▶ _Record excerpts_
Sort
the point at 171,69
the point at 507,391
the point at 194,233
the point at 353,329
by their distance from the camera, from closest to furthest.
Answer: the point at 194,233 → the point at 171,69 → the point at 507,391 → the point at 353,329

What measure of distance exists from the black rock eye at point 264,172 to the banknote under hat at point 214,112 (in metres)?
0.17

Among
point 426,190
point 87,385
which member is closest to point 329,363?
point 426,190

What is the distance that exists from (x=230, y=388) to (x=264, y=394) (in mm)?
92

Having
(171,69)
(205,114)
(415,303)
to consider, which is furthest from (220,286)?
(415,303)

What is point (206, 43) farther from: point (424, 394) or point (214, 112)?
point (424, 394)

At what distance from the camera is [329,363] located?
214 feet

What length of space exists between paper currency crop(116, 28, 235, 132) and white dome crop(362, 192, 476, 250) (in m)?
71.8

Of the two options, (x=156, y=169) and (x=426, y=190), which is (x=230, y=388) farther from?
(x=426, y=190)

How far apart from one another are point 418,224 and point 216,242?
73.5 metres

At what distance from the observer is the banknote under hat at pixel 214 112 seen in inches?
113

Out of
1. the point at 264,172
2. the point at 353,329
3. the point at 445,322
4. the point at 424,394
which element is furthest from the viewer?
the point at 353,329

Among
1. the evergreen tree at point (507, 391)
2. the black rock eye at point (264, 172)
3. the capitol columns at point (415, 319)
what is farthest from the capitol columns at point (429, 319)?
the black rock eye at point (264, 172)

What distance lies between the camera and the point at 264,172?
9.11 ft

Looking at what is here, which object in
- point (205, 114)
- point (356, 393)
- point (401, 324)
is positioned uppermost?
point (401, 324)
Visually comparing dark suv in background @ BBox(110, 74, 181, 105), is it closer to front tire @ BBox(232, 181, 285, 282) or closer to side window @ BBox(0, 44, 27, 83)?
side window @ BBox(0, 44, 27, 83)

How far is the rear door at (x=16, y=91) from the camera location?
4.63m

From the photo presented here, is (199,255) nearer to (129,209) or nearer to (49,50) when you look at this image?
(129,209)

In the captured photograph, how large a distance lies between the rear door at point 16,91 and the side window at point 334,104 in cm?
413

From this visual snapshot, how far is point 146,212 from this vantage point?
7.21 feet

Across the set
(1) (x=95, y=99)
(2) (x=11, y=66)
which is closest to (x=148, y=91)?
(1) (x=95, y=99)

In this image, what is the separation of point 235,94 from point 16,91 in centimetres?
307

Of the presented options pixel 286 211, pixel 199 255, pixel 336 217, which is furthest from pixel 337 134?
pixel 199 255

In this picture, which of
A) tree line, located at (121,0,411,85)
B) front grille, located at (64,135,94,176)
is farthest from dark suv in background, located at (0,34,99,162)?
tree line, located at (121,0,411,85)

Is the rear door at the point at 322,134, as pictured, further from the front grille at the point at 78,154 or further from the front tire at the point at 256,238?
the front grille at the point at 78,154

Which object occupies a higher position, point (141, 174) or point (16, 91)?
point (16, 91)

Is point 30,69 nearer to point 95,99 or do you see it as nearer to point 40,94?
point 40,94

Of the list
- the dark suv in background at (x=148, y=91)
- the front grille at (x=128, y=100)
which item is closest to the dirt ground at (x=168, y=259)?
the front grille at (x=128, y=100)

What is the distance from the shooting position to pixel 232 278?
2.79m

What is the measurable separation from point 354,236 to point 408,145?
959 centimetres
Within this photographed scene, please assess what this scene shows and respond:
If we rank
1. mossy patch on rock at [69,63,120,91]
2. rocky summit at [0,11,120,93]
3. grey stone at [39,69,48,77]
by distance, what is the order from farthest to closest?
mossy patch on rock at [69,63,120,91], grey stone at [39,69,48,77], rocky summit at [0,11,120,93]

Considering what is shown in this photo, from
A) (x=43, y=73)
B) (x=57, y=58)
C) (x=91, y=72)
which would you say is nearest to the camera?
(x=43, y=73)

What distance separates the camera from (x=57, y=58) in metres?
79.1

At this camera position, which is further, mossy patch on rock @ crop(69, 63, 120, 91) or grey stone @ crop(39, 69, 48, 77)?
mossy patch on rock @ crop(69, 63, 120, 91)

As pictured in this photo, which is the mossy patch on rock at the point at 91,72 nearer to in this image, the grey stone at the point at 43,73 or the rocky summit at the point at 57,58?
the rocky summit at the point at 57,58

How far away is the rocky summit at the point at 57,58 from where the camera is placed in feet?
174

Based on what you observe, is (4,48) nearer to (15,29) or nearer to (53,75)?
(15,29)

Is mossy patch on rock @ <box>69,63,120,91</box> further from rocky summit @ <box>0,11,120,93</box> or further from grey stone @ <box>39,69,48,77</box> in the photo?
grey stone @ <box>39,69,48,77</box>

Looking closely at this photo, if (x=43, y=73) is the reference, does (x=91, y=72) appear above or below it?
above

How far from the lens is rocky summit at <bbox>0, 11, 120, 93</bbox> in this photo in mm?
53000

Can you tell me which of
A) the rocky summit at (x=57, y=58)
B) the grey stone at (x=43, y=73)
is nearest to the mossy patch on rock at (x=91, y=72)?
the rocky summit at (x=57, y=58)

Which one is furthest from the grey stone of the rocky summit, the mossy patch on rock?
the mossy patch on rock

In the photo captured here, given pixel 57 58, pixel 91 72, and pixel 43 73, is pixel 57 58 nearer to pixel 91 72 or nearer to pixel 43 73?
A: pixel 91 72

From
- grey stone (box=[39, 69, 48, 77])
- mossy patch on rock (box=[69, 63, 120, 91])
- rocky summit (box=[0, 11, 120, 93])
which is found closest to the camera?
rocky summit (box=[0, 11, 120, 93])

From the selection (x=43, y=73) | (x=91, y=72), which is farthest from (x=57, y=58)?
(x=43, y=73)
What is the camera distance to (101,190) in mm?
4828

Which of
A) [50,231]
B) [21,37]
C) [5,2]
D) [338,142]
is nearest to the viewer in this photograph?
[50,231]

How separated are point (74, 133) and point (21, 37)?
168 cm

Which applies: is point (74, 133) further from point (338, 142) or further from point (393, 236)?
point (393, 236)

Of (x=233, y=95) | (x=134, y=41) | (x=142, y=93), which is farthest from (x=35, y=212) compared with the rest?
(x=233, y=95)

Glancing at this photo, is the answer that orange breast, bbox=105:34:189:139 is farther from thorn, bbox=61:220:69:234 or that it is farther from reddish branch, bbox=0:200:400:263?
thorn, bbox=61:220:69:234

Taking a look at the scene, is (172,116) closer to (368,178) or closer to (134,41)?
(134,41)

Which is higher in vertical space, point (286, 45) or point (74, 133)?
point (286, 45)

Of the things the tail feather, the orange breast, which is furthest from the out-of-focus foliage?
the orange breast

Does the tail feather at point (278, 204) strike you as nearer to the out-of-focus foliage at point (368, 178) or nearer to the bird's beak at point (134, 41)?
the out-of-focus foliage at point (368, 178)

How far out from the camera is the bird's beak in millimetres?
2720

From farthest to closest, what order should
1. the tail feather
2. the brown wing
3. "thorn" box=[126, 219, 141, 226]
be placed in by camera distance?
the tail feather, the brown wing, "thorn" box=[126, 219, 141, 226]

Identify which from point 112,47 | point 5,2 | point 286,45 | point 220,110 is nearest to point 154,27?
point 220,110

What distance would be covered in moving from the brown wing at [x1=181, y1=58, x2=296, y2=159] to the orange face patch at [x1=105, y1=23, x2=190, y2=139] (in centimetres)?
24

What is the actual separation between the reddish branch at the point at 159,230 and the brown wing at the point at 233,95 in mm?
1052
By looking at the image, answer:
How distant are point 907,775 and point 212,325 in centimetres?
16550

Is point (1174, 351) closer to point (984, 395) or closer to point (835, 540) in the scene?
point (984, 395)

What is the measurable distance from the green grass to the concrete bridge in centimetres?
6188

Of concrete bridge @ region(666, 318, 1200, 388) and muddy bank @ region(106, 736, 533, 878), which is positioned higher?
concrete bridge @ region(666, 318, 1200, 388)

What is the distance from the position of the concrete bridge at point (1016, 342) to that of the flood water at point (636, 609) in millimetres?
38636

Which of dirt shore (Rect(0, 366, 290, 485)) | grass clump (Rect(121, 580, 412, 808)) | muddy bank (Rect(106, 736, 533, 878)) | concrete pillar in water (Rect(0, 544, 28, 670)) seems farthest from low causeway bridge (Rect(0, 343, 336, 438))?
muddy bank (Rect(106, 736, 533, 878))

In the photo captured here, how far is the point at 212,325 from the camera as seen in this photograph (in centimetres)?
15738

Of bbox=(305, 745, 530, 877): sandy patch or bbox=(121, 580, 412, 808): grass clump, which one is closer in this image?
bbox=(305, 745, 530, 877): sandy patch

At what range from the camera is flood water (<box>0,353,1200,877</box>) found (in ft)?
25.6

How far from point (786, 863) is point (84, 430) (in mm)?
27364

--

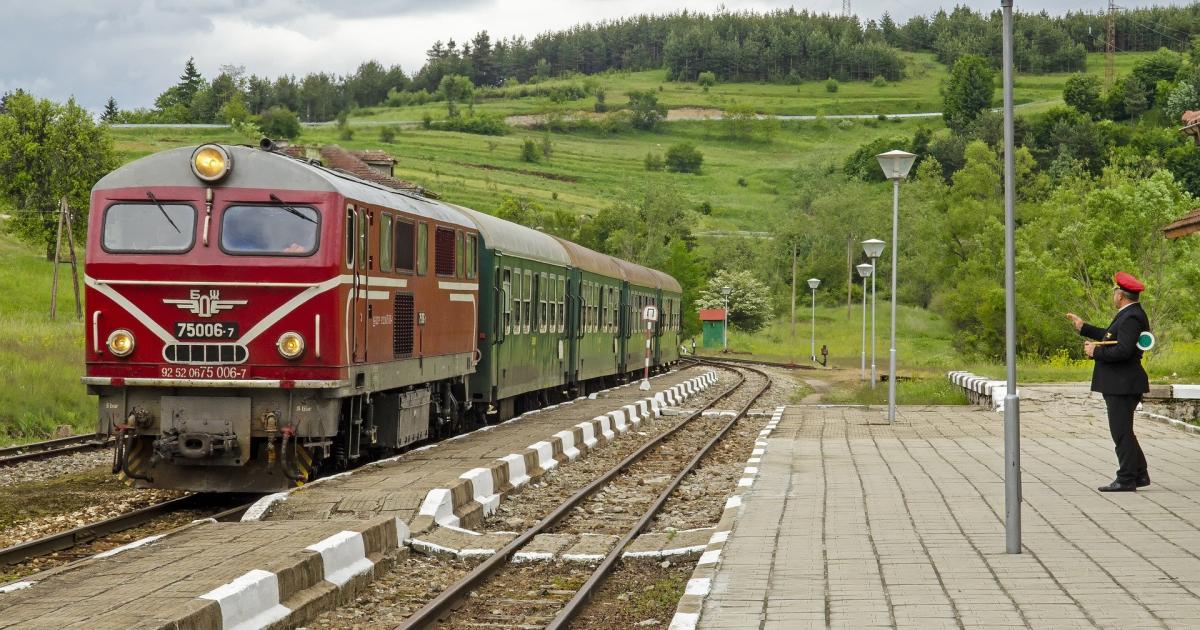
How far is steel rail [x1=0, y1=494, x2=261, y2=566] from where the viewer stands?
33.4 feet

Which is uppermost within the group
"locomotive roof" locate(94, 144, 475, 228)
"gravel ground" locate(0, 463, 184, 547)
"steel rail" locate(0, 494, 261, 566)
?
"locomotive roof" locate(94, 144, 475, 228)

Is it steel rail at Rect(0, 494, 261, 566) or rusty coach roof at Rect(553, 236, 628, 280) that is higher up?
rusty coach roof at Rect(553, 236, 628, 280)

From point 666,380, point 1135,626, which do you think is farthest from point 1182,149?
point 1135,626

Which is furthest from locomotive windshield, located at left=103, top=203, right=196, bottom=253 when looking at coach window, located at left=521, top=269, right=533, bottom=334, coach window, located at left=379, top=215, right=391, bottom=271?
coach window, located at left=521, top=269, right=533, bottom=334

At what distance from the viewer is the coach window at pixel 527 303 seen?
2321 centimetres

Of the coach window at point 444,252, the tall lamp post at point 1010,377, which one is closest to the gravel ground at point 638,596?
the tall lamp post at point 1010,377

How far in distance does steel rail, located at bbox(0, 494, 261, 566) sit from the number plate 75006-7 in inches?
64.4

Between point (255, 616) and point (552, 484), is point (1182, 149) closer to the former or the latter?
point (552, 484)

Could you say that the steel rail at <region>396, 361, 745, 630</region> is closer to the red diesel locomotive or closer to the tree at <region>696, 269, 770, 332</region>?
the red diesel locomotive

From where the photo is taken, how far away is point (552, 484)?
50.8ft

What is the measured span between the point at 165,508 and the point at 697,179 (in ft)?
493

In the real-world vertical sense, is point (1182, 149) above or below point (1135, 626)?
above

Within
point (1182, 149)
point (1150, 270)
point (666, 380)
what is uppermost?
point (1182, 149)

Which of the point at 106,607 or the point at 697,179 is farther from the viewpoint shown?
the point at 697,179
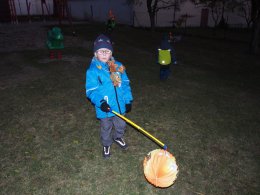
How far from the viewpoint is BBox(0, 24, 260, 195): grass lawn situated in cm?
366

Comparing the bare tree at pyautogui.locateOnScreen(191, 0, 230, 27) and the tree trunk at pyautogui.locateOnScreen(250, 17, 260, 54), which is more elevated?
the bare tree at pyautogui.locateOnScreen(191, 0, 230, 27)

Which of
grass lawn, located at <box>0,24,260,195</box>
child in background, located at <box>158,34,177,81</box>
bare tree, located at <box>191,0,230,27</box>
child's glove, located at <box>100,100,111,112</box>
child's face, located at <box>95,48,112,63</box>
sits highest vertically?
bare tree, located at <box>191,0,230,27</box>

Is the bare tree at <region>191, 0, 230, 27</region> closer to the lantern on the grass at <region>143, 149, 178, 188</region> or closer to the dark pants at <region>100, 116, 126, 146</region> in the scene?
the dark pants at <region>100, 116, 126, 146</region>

▶ _Task description_
Find each line in the entries above that contains the word "bird", and copy those lines out. Treat uppercase and lowercase as different.

▶ _Exercise result_
Does the tail feather at point (278, 204) strike you as nearer to the out-of-focus foliage at point (368, 178) or nearer to the bird's beak at point (134, 41)?
How far out from the camera is the bird's beak in millimetres?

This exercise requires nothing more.